**ASSIGNED TASK**
Repeat each line of the material below exactly.

**INPUT MATERIAL**
#####

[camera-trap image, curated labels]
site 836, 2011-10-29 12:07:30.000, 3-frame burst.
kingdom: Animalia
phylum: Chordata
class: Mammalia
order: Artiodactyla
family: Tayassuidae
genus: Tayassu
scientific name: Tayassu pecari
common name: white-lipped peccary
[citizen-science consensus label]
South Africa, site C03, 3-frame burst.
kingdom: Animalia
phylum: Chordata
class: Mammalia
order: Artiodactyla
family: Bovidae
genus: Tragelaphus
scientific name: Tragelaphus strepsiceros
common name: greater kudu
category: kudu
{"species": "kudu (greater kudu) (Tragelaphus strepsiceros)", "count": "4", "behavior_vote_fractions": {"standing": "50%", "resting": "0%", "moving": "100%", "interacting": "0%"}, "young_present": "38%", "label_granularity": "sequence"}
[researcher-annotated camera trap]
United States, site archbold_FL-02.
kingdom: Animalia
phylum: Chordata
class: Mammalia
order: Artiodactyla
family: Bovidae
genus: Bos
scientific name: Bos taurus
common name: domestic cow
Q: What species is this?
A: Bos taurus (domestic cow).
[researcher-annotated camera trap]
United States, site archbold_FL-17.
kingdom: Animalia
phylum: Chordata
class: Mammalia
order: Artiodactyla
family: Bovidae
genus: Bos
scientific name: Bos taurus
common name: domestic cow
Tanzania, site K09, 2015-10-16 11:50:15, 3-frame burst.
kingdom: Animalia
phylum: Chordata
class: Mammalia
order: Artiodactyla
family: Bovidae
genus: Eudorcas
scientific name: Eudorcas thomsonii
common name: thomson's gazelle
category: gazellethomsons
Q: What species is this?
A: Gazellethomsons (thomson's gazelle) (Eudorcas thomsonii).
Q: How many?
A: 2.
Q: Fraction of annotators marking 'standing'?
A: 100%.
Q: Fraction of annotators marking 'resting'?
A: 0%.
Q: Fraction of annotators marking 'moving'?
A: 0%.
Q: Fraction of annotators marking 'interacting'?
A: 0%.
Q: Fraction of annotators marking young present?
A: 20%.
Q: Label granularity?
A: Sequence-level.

#####

**EXERCISE RESPONSE**
[camera-trap image, curated labels]
site 836, 2011-10-29 12:07:30.000, 3-frame burst.
kingdom: Animalia
phylum: Chordata
class: Mammalia
order: Artiodactyla
family: Tayassuidae
genus: Tayassu
scientific name: Tayassu pecari
common name: white-lipped peccary
[citizen-science consensus label]
South Africa, site C03, 3-frame burst.
kingdom: Animalia
phylum: Chordata
class: Mammalia
order: Artiodactyla
family: Bovidae
genus: Tragelaphus
scientific name: Tragelaphus strepsiceros
common name: greater kudu
category: kudu
{"species": "kudu (greater kudu) (Tragelaphus strepsiceros)", "count": "4", "behavior_vote_fractions": {"standing": "50%", "resting": "0%", "moving": "100%", "interacting": "0%"}, "young_present": "38%", "label_granularity": "sequence"}
[researcher-annotated camera trap]
United States, site archbold_FL-02.
kingdom: Animalia
phylum: Chordata
class: Mammalia
order: Artiodactyla
family: Bovidae
genus: Bos
scientific name: Bos taurus
common name: domestic cow
Q: What species is this?
A: Bos taurus (domestic cow).
[researcher-annotated camera trap]
United States, site archbold_FL-17.
kingdom: Animalia
phylum: Chordata
class: Mammalia
order: Artiodactyla
family: Bovidae
genus: Bos
scientific name: Bos taurus
common name: domestic cow
Tanzania, site K09, 2015-10-16 11:50:15, 3-frame burst.
kingdom: Animalia
phylum: Chordata
class: Mammalia
order: Artiodactyla
family: Bovidae
genus: Eudorcas
scientific name: Eudorcas thomsonii
common name: thomson's gazelle
category: gazellethomsons
Q: What species is this?
A: Gazellethomsons (thomson's gazelle) (Eudorcas thomsonii).
Q: How many?
A: 2.
Q: Fraction of annotators marking 'standing'?
A: 100%.
Q: Fraction of annotators marking 'resting'?
A: 0%.
Q: Fraction of annotators marking 'moving'?
A: 0%.
Q: Fraction of annotators marking 'interacting'?
A: 0%.
Q: Fraction of annotators marking young present?
A: 20%.
Q: Label granularity?
A: Sequence-level.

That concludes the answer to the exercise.